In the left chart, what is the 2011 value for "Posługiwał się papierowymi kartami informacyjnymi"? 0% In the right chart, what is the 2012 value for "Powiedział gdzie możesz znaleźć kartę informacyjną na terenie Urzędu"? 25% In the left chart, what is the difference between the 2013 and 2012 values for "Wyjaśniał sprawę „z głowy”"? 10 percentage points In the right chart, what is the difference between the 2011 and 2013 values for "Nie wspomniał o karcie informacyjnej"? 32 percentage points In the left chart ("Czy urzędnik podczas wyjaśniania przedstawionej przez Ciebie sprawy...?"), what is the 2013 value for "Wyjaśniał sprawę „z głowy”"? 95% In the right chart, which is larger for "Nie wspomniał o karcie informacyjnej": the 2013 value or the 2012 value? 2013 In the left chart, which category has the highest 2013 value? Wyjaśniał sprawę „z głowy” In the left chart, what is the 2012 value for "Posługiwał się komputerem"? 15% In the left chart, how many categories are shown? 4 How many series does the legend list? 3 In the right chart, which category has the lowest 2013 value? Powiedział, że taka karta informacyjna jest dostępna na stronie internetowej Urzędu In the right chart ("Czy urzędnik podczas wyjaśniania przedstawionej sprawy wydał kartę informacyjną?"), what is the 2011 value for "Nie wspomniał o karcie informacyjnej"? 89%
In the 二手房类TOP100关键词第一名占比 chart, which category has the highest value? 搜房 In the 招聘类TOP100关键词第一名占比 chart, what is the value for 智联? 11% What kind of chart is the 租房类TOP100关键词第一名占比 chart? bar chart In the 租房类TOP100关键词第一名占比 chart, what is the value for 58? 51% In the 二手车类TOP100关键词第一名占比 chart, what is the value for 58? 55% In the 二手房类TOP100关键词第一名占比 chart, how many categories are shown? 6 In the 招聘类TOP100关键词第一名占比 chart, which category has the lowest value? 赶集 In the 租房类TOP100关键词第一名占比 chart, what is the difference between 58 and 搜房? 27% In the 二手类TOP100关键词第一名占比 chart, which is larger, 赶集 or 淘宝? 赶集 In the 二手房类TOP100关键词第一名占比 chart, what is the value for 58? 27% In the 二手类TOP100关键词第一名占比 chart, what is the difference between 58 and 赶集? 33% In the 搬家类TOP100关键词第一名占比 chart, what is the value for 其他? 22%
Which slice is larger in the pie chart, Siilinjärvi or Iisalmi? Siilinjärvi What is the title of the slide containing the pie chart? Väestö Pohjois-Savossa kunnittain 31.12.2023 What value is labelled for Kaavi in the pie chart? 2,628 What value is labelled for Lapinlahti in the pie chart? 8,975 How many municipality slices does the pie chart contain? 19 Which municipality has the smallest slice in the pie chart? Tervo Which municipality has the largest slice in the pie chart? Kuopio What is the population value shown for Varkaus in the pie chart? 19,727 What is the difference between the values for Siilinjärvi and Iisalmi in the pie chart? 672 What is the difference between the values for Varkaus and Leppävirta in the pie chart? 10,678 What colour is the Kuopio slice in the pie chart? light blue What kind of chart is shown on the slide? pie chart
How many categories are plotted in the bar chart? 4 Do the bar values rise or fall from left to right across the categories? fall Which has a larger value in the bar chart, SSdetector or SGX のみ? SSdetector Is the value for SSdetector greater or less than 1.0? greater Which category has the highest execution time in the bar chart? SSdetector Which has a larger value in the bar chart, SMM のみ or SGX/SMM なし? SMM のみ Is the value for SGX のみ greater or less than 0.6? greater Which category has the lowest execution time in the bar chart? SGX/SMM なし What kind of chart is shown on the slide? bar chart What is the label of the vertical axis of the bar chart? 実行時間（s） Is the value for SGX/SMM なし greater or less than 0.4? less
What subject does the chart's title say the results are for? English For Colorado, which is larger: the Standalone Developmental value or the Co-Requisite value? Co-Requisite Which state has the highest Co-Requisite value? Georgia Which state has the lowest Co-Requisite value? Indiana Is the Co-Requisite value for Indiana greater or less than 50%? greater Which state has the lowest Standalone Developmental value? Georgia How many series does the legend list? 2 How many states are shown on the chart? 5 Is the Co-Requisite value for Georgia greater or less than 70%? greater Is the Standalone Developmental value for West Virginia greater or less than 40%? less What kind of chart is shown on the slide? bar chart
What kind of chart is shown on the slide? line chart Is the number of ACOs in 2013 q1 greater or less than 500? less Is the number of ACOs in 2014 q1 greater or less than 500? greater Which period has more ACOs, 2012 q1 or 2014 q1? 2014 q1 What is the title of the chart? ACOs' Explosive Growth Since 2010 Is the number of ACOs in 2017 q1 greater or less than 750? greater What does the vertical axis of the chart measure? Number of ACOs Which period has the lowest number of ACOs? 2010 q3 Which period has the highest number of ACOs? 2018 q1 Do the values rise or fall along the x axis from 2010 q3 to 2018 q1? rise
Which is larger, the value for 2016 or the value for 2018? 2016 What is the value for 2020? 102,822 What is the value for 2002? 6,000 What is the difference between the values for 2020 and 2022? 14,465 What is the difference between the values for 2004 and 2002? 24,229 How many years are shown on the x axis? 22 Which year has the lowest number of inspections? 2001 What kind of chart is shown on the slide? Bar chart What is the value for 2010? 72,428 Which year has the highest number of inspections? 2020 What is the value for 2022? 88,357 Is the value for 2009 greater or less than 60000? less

+ + + + +

### Exercise goal
Gather every line of the records that contains the string "fall", and copy each one. Case counts.

### Written response
How many categories are plotted in the bar chart? 4 Do the bar values rise or fall from left to right across the categories? fall Which has a larger value in the bar chart, SSdetector or SGX のみ? SSdetector Is the value for SSdetector greater or less than 1.0? greater Which category has the highest execution time in the bar chart? SSdetector Which has a larger value in the bar chart, SMM のみ or SGX/SMM なし? SMM のみ Is the value for SGX のみ greater or less than 0.6? greater Which category has the lowest execution time in the bar chart? SGX/SMM なし What kind of chart is shown on the slide? bar chart What is the label of the vertical axis of the bar chart? 実行時間（s） Is the value for SGX/SMM なし greater or less than 0.4? less
What kind of chart is shown on the slide? line chart Is the number of ACOs in 2013 q1 greater or less than 500? less Is the number of ACOs in 2014 q1 greater or less than 500? greater Which period has more ACOs, 2012 q1 or 2014 q1? 2014 q1 What is the title of the chart? ACOs' Explosive Growth Since 2010 Is the number of ACOs in 2017 q1 greater or less than 750? greater What does the vertical axis of the chart measure? Number of ACOs Which period has the lowest number of ACOs? 2010 q3 Which period has the highest number of ACOs? 2018 q1 Do the values rise or fall along the x axis from 2010 q3 to 2018 q1? rise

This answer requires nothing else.